During the translation process, it is not uncommon to come upon errors in the English/source content.  These errors may include typos, missing content, duplicated content, missing footnotes, etc.  One of the deliverables and delighters that we return to clients is the pdf of the source English content with these errors marked.  Of course, we’re correcting them in the target language translation as well during the translation process.

Typo highlighted in English content of healthcare translation caught during translation processRecently, when an English pdf was returned to the client with the errors marked and highlighted, the client exclaimed “You are kidding me?  I am so embarrassed. We proofed and proofed here.” However, we explained that there is no need to be embarrassed because the translation process should improve the source content if the translator is being thorough and if project management is detailed and looks to add extra value to the client.  There must be processes in place to achieve this though and it has to be part of the culture of the language service provider.  Make sure your language service provider is a partner in your success.
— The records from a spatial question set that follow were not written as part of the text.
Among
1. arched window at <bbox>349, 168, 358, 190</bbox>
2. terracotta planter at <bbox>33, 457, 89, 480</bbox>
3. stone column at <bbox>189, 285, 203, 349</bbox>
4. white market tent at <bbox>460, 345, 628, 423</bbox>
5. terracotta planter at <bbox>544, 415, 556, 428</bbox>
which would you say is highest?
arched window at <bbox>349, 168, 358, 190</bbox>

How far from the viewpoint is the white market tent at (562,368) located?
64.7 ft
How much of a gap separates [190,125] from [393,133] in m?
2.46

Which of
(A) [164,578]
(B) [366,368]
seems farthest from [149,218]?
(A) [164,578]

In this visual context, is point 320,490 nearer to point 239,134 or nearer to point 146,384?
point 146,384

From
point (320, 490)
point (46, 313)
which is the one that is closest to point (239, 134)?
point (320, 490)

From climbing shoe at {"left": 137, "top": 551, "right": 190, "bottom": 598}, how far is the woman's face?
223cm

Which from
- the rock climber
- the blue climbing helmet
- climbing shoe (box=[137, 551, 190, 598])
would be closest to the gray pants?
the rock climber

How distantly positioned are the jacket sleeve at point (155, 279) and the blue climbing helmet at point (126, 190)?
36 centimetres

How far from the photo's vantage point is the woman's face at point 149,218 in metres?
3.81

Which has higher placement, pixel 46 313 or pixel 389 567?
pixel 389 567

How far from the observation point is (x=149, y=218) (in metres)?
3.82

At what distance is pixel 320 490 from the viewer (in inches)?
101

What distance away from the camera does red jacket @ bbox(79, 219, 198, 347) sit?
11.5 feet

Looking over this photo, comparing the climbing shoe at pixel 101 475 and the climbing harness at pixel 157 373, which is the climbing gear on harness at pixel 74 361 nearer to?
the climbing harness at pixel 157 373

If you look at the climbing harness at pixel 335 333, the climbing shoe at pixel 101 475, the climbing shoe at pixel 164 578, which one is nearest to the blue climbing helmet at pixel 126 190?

Translation Process and steps in place to add value to the source content

  1. Project management works with regular teams of professional translators.  You’d be surprised to read how many translation companies farm out their work to the lowest bidding translator.  We see great value in working with regular teams because they get to know our expectations of them during the translation process and how we serve our clients best.  We also have a commitment to our translators to help them succeed in business so it’s a win win for them if we invest in their training, support and desire to grow their business. Because of that value placed on the relationship, we are a true team committed to the success of the client and our translators are then more likely to come back to us and comment when an error is found in the source.  Many translators may not do this because it takes additional time to do so. They may just choose to correct it in the translation and move on.  The business model of the professional translator is usually based on a cost per word model so it’s in their interest to keep moving on and not increase the additional time in the overall translation process which leads us to the next important step.
  2. Pay translators an hourly rate and have them proof the typeset files. This QA step is an important one and should be a documented and regular step in the process. When we hand off the typeset files to the client and they are ready to go to print, we assume the liability of that project…not the client.  We ensure that all QA processes have been completed and a translator should not be expected to do that for free. Some translation companies do expect translators to work for free but do you really think a translator would do a thorough job if they are not being paid for their time? In addition to the translator doing the proof of the typeset file (following a checklist of steps to standardize the proof), we also proof it in house (print and screen) for format and compare it against the English to ensure that all styles are the same (bold, italics, number of paragraphs, etc), punctuation is correct, no strange hyphenations, etc.  Having these steps in place ensures that the final typeset files are ready to go to print without errors.
  3. Preflight process in place ensures that the source content is read before it goes to Translation. This is the value of good project management: the documentation of a process in which the source content is read when it is prepared for translation.  The intent of the preflight process by project management at this early stage in preparation is to identify areas in the source that may need additional clarification from the client for context, explanation or to ask if there is a preferred term being used in in the industry.  The preflight process, if done by project management in a detailed way also finds errors in the source and brings those to the attention of the client.
  4. Use of Translation Memory technology highlights differences in source content from previous writing. If a client has sent in content before for translation and a Translation Memory has been established, the use of this technology when preparing new content for translation, can be utilized to find differences in the source from the way it was previously written to the way it is currently written.  Because we specialize in healthcare translations, we often find differences in legal lines, medical claims, brand sensitive claims, etc and this is always pointed out to the client and subsequently often changed to be consistent with past materials.  Our goal is to protect the client’s brand and not to dilute the brand.

If you are deciding on a new language service provider, you may want to evaluate the value that you would get out of these processes. If you want to evaluate your current relationship with your language service provider, look at the deliverables you receive and evaluate whether you are truly working as a team and your provider is working with your success in mind.